Dem Orchester gelang ein perfekter Vortrag der Symphonie. Alle Facetten - ob verträumt oder dramatisch, geheimnisvoll, verspielt oder bedrohlich - spielten die Musiker mit Hingabe und Überzeugungskraft. Besonders gelungen auch das Zusammenspiel von Philharmonie und wechselnden Solisten. Während des Vortrags versank das Publikum zusehends in absolute Stille. Doch kaum war der letzte Ton verklungen, gab es minutenlangen Applaus.

Auch im zweiten Teil des Konzerts bewiesen die Musiker mit Werken von Bernstein, Gershwin und Schostakowitsch erneut Professionalität und musikalisches Feingefühl.
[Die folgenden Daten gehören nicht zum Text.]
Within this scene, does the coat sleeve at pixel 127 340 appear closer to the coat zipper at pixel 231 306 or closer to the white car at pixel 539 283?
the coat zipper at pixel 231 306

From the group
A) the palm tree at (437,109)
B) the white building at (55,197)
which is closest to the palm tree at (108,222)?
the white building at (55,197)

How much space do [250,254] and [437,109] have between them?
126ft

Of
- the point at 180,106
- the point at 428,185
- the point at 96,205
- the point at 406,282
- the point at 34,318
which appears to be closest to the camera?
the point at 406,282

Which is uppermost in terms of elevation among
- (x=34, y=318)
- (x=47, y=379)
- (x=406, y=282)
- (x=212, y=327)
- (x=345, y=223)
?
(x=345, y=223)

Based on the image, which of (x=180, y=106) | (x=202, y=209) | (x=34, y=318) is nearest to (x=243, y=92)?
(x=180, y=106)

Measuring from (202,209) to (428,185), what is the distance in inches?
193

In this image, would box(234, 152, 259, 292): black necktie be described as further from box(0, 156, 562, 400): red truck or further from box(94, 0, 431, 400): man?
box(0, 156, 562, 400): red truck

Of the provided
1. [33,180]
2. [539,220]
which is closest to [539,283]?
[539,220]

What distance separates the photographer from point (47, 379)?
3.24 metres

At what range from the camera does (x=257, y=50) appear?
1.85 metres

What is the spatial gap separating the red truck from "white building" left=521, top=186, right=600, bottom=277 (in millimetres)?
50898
Gerade deshalb wirkte die „JungeBläserPhilharmonie NRW“ auf der zu kleinen und unelegant verlängerten Bühne des Gymnasiums ein wenig deplaziert. Zu sehr erinnerte das Ambiente an eine semiprofessionelle Schulaufführung und stand in scharfem Kontrast zum professionellen Vortrag. Abgesehen davon: ein äußerst gelungener Abend.